— CONSIGNA 1 —
Reproduce sin cambios el texto sobre las emociones no expresadas, desde "Esto no es misticismo." hasta "muebles de sitio.".
— CONSIGNA 2 —
Reanuda el texto sobre las emociones no expresadas justo después de su última oración.

— FRAGMENTO DEL DOCUMENTO —
"Estoy bien", decía ella. Y su estómago llevaba tres años afirmando lo contrario.

Hay conversaciones que decidimos no tener. Con un padre o una madre. Con una pareja. Con nosotros mismos. Las archivamos y damos el asunto por cerrado.

Pero el cuerpo vuelve a abrir el expediente.

Esto es algo que he notado una y otra vez: a menudo, el cuerpo termina las conversaciones que la mente nunca empezó. Lo no expresado no se evapora. Se reubica: en el estómago, en la mandíbula, en las lumbares o en una piel que se irrita justo antes de las reuniones familiares.

Esto no es misticismo. La emoción es fisiología. La ira es química y tono muscular. Si te la tragas, no desaparece; simplemente sigue siendo química y sigue siendo muscular.

Piensa en las emociones como en invitados. Si los recibes, te visitan y se marchan. Si los ignoras, se instalan en tu casa y empiezan a cambiar los muebles de sitio.

— MATERIAL RECOPILADO —
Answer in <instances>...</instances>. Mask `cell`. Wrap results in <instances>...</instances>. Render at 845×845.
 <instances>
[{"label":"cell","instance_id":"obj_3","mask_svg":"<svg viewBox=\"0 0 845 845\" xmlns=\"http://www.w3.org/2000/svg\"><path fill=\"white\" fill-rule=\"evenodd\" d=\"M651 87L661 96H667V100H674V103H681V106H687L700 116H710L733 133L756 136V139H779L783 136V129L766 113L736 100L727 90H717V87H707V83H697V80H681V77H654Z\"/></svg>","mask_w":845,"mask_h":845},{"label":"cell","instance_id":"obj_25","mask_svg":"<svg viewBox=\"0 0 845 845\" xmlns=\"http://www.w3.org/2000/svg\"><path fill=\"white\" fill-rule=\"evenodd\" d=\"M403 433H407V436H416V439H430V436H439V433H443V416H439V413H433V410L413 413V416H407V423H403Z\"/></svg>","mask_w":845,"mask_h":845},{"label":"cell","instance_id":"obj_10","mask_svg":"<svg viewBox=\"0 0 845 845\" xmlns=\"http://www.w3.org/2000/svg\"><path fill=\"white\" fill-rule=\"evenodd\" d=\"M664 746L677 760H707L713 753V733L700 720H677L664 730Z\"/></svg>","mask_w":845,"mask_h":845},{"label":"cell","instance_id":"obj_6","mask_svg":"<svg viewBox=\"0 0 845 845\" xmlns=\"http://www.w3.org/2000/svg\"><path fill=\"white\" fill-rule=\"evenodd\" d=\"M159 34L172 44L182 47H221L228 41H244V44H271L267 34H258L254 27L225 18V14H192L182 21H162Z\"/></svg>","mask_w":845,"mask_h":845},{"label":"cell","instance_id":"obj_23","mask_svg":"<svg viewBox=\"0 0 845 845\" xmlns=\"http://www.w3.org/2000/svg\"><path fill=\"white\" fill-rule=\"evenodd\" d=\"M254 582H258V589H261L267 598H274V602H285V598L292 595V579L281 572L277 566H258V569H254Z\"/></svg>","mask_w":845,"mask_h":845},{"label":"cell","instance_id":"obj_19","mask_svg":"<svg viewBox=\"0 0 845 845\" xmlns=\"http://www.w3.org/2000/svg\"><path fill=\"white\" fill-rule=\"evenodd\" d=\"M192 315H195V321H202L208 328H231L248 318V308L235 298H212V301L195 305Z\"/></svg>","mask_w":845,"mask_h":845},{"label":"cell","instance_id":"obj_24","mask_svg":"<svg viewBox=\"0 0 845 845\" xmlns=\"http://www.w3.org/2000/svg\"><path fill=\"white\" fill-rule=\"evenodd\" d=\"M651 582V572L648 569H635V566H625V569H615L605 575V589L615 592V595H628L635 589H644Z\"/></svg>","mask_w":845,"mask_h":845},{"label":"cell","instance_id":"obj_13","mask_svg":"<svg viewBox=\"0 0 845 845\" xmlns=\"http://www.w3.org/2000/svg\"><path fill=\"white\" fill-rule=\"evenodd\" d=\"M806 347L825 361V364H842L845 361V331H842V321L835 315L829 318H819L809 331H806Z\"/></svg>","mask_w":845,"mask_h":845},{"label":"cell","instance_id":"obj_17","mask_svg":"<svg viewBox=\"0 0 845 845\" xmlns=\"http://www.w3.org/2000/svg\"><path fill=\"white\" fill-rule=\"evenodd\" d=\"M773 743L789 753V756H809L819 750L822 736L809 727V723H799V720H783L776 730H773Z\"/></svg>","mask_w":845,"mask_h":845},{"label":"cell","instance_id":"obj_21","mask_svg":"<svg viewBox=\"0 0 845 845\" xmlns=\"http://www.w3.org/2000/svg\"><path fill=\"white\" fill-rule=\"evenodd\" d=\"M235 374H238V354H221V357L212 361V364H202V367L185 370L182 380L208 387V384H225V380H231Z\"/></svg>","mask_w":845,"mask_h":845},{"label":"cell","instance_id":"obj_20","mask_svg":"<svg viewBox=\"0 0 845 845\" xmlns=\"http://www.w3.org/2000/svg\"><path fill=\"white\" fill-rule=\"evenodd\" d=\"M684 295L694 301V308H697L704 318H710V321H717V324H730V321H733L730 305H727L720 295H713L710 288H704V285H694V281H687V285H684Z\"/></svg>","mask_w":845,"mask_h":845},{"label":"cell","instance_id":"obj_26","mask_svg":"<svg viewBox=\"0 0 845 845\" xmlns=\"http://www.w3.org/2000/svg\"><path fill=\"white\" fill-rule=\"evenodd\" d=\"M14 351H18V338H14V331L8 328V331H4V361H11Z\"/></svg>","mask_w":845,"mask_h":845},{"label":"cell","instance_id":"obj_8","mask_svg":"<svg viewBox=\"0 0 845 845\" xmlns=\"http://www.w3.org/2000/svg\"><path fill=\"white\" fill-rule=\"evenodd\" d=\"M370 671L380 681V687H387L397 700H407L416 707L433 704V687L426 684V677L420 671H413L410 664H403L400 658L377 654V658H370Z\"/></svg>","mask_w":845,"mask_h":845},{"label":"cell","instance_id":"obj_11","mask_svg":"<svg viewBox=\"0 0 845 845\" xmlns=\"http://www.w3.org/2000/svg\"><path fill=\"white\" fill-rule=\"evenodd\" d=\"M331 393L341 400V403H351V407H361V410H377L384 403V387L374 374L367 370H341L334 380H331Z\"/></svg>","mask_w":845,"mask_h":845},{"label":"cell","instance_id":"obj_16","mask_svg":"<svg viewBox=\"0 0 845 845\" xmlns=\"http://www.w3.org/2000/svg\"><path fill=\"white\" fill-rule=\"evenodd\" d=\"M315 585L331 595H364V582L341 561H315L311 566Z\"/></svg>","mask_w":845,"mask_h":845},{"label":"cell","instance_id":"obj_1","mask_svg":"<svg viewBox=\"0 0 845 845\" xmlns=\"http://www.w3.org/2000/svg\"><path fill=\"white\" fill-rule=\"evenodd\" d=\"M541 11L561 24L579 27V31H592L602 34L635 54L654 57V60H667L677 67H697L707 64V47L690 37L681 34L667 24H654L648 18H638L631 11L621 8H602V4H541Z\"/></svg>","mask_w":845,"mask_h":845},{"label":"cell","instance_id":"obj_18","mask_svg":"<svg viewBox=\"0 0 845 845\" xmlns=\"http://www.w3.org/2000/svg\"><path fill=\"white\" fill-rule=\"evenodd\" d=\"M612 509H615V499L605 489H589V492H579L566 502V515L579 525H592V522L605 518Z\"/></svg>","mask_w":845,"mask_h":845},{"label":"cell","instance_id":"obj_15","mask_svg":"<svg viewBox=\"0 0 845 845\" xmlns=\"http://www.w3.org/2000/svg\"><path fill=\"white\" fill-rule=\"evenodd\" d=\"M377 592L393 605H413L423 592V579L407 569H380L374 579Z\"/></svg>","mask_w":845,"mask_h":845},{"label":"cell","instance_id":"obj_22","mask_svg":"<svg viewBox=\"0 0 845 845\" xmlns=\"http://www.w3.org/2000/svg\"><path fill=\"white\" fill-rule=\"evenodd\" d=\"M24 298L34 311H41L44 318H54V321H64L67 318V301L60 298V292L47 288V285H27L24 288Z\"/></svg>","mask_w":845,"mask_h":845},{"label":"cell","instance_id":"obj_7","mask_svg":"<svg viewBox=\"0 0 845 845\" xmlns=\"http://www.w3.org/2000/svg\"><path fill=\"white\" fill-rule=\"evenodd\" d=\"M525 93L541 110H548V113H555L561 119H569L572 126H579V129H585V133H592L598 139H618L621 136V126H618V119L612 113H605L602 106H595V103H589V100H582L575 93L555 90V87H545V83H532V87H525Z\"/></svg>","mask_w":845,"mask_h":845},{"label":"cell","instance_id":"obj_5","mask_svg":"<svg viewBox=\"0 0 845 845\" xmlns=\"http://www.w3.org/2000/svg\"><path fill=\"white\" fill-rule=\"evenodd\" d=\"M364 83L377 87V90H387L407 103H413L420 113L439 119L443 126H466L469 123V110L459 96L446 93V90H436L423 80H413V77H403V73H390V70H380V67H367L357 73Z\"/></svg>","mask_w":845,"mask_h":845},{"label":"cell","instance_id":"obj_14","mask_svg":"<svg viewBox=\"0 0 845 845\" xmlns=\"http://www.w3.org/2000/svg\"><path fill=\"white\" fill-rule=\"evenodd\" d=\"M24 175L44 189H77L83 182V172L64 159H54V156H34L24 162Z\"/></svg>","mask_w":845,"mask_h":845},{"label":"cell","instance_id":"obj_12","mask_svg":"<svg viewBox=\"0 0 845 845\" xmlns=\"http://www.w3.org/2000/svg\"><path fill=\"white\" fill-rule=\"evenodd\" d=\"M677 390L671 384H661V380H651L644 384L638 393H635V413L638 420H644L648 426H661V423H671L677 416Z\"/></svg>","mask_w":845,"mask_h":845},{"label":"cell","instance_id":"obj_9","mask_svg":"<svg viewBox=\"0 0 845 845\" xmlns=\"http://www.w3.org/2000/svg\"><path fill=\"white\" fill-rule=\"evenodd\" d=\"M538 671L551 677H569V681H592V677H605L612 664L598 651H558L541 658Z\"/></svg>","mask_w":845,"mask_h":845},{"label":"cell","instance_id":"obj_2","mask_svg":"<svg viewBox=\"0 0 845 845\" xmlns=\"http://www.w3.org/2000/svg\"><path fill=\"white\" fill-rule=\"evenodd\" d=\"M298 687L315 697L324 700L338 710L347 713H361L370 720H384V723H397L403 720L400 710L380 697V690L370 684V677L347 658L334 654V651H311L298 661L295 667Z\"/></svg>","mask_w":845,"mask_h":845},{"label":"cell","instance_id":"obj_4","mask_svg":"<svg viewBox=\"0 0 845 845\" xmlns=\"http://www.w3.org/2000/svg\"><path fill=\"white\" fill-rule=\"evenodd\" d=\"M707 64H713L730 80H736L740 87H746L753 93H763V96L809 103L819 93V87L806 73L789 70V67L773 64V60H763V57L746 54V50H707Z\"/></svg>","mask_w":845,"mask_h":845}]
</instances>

— RESULTADO 1 —
Esto no es misticismo. La emoción es fisiología. La ira es química y tono muscular. Si te la tragas, no desaparece; simplemente sigue siendo química y sigue siendo muscular.

Piensa en las emociones como en invitados. Si los recibes, te visitan y se marchan. Si los ignoras, se instalan en tu casa y empiezan a cambiar los muebles de sitio.

— RESULTADO 2 —
A veces se trata de un duelo que nunca tuvo su ceremonia. A veces, de un enfado que no se nos permitió sentir. Otras veces es miedo, disfrazado de una agenda llena de tareas. Diferentes invitados, pero ocupando la misma casa.

¿Qué conversación está sosteniendo tu cuerpo en este momento por ti?

Hoy

Escribe una frase que nunca llegaste a enviar (la frase sincera de verdad) dirigida a quien corresponda. No la envíes. Deja, simplemente, que exista fuera de tu cuerpo por una vez.

Los síntomas físicos persistentes siempre merecen, ante todo, una investigación médica. El cuerpo habla muchos idiomas; descarta los físicos de manera adecuada.